◆ DATASET ◆
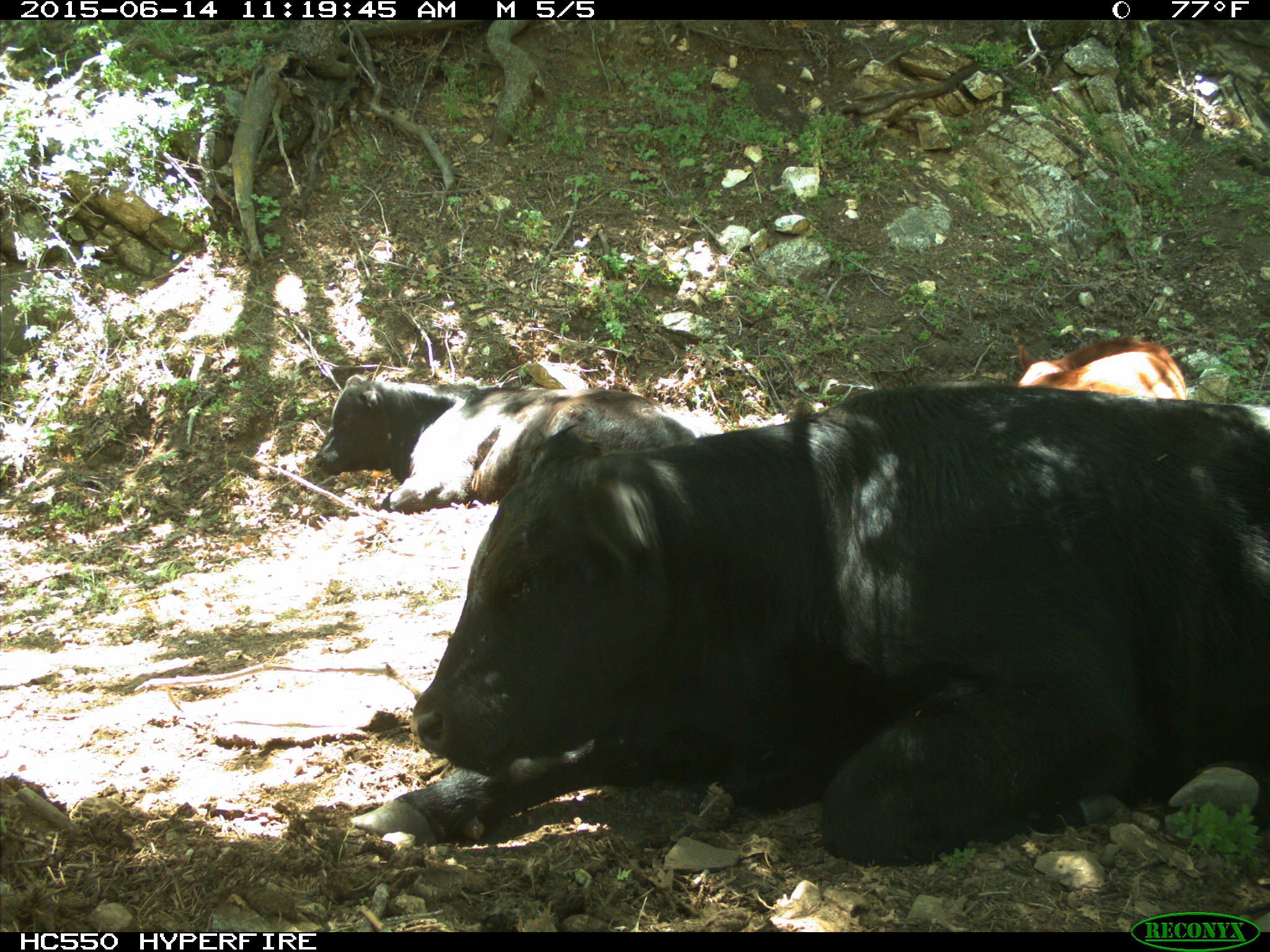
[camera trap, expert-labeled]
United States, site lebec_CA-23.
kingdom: Animalia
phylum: Chordata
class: Mammalia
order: Artiodactyla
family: Bovidae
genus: Bos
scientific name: Bos taurus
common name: domestic cow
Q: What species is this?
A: Bos taurus (domestic cow).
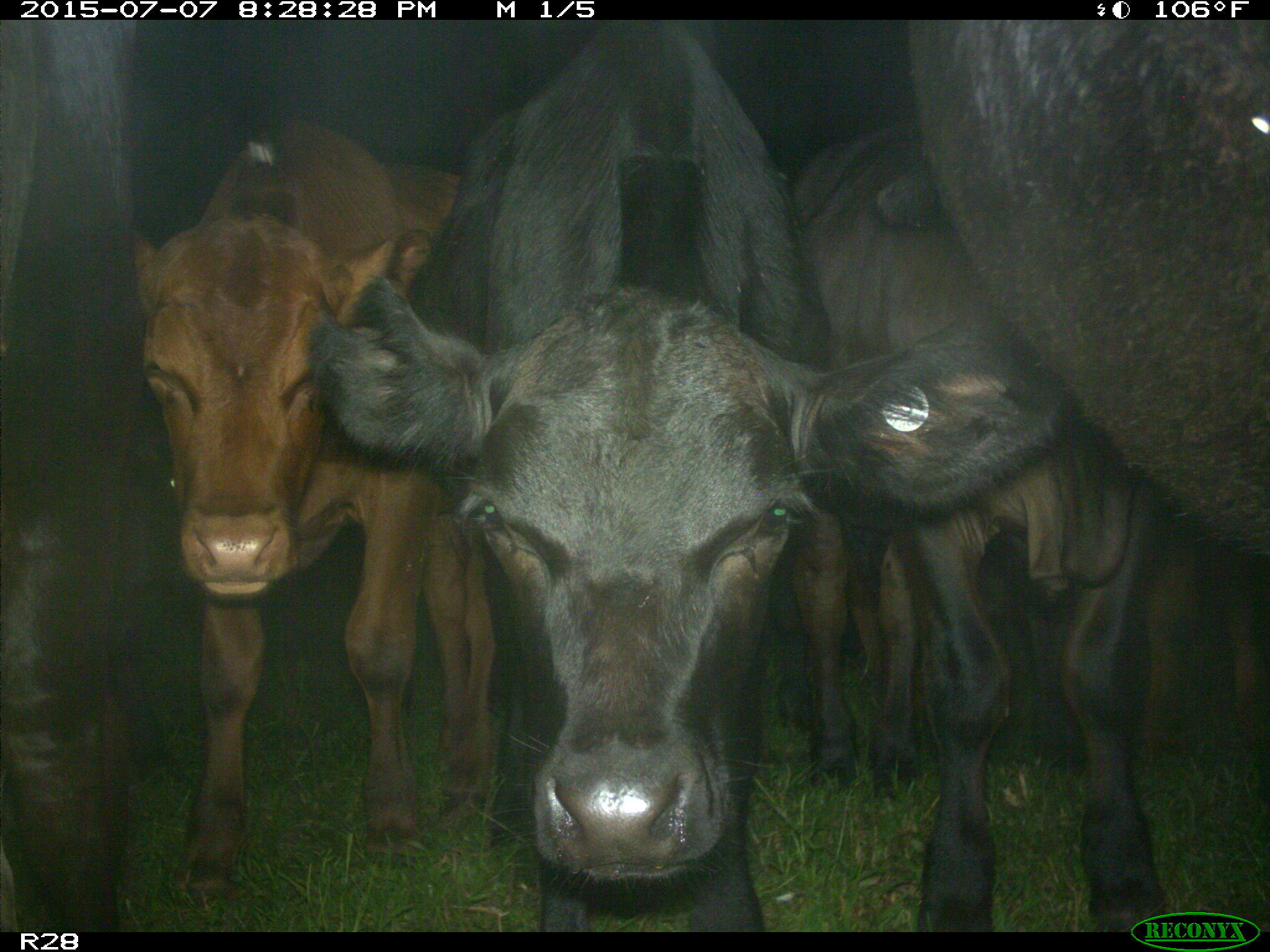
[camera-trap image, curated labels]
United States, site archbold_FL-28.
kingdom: Animalia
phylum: Chordata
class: Mammalia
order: Artiodactyla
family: Bovidae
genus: Bos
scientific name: Bos taurus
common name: domestic cow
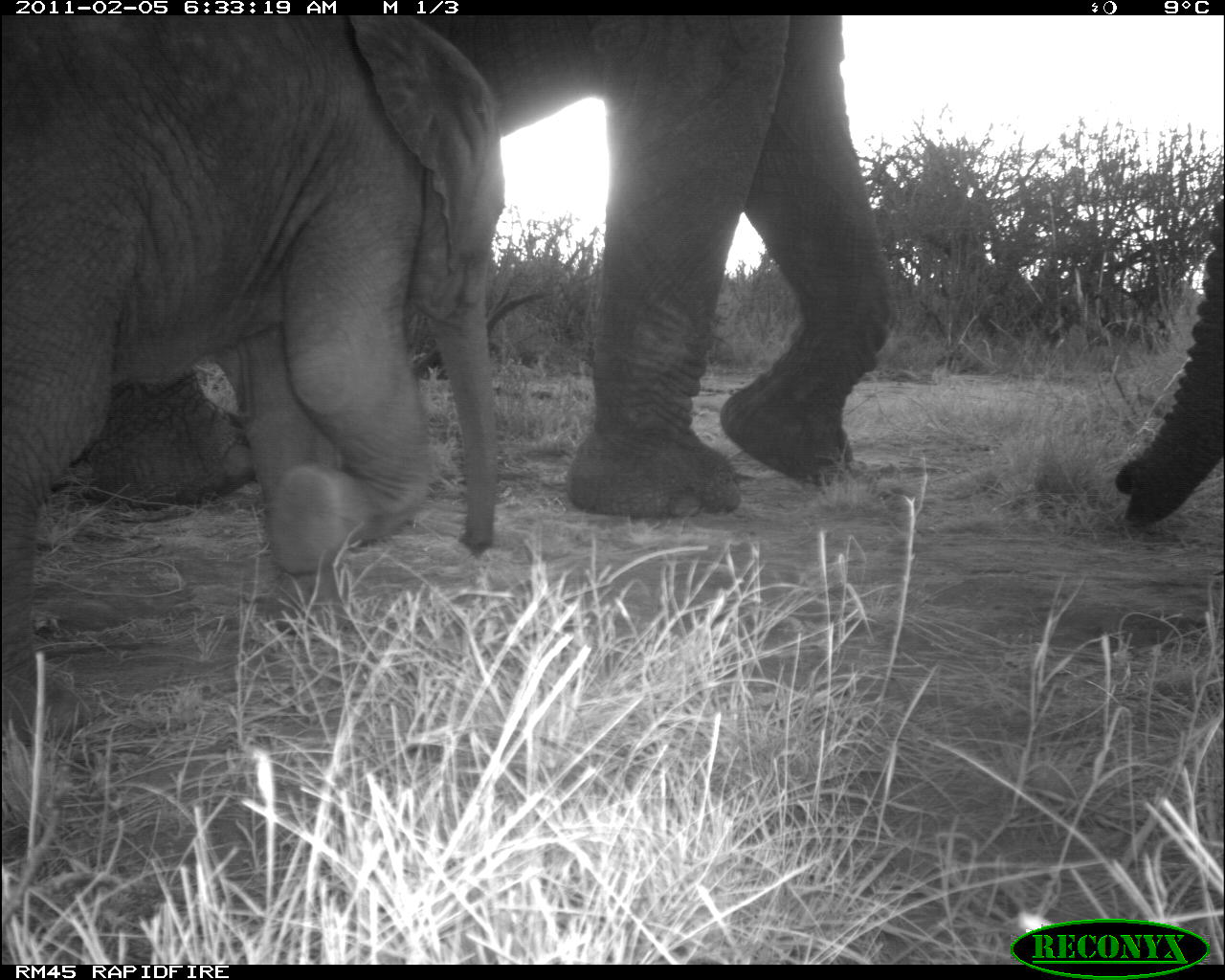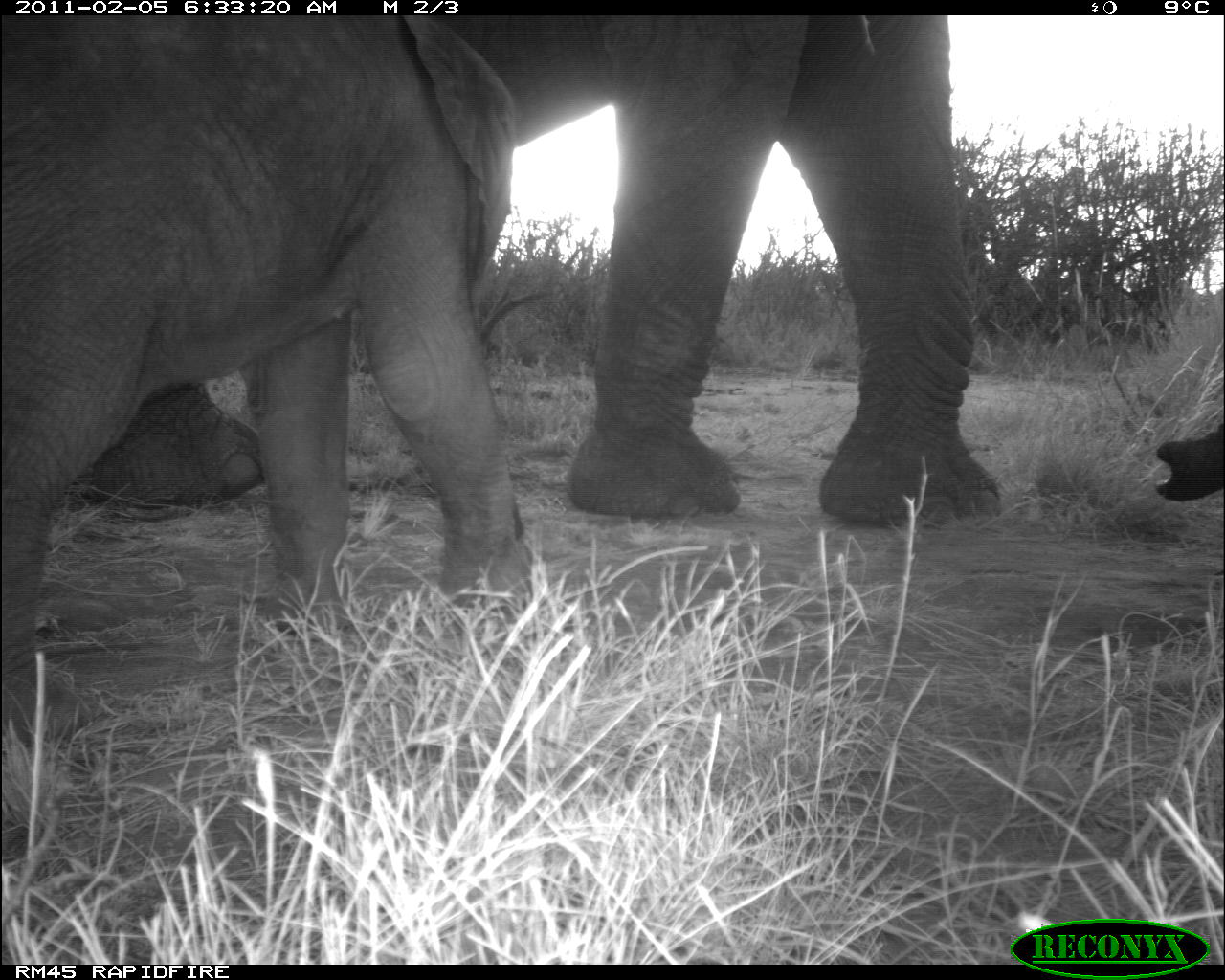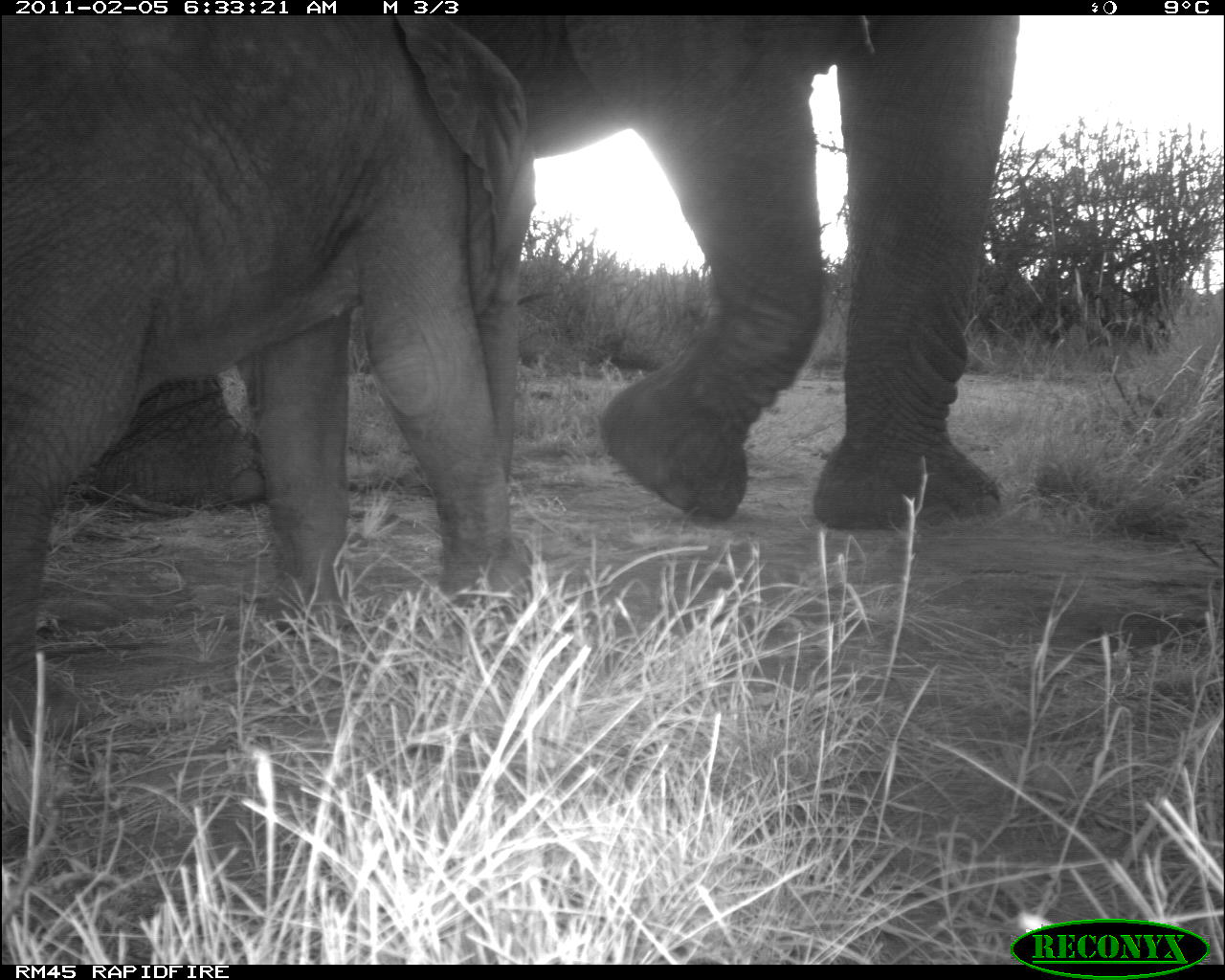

◆ WHAT YOU SHOULD DO ◆
The task requires the full listing to be given again verbatim, without its pictures.

◆ OUTPUT OF THE EXERCISE ◆
[camera trap, expert-labeled]
United States, site lebec_CA-23.
kingdom: Animalia
phylum: Chordata
class: Mammalia
order: Artiodactyla
family: Bovidae
genus: Bos
scientific name: Bos taurus
common name: domestic cow
Q: What species is this?
A: Bos taurus (domestic cow).
[camera-trap image, curated labels]
United States, site archbold_FL-28.
kingdom: Animalia
phylum: Chordata
class: Mammalia
order: Artiodactyla
family: Bovidae
genus: Bos
scientific name: Bos taurus
common name: domestic cow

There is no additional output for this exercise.